What the CTC Is
The Common Transit Convention (CTC) is an international treaty that allows goods to move under customs control between contracting parties on a single transit declaration — without paying duty or VAT until the goods reach their final destination.
Without the CTC, every border crossing would require a separate import or transit procedure. With it, a truck can leave a factory in one country and clear customs at a warehouse hundreds of miles away, in another customs territory entirely.
Who Is In the CTC
As of 2026 the contracting parties are:
- The European Union (treated as a single customs territory)
- EFTA states: Iceland, Liechtenstein, Norway and Switzerland
- The United Kingdom
- Türkiye
- North Macedonia
- Serbia
- Ukraine
A movement can start in any contracting party, cross any others as offices of transit, and end in another contracting party.
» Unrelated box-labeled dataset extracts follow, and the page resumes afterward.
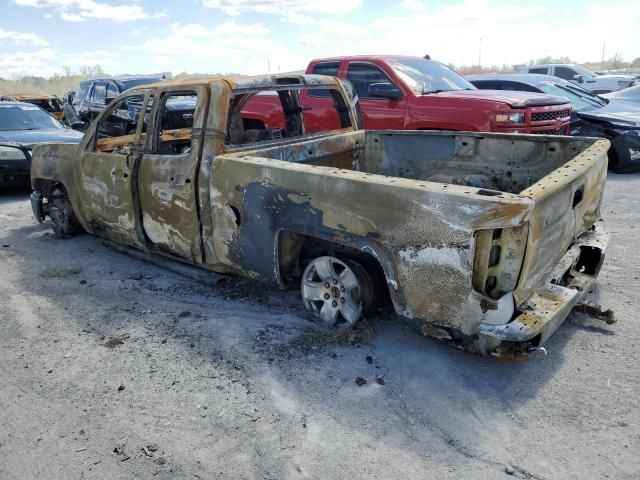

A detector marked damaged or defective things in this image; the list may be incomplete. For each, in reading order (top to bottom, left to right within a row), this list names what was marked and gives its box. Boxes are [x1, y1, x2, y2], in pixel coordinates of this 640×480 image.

burned door frame [76, 89, 152, 248]
burned truck door [78, 91, 151, 248]
burned truck door [138, 86, 208, 262]
burned door frame [138, 85, 210, 264]
burned pickup truck [28, 74, 608, 356]
rusted body panel [30, 73, 608, 354]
Russia, Belarus and most of the Western Balkans are not parties.
What the CTC Does
Three things matter in practice:
- One declaration covers the whole journey. Rather than lodging entries at every border, a single T1 or T2 covers all the legs.
- Duty and VAT are suspended. No money changes hands until the goods are cleared at destination.
- A single guarantee covers the risk. Your CGU works across all CTC territories.
Authorised Statuses That Speed Things Up
Inside the CTC there are simplifications that reduce friction further:
- Authorised Consignor. You can start transit movements at your own premises rather than presenting goods at an office of departure.
- Authorised Consignee. You can end movements at your warehouse — the goods do not have to be presented at an office of destination.
These authorisations require a clean compliance record and a proven set of internal controls, but they materially reduce delays and trips to the customs office.
A Worked Example
A Turkish manufacturer sells goods to a UK importer, via a Polish forwarder:
- The forwarder lodges a T1 in Türkiye for the UK destination.
- The truck crosses Bulgaria, Romania, Hungary and Germany as offices of transit. No new declarations are needed.
- The goods arrive at a UK Authorised Consignee warehouse. The movement is discharged.
- UK import customs clearance is then done at the same warehouse.
One transit declaration. One guarantee. Multiple borders. That is the value of the CTC — when it is set up and run correctly.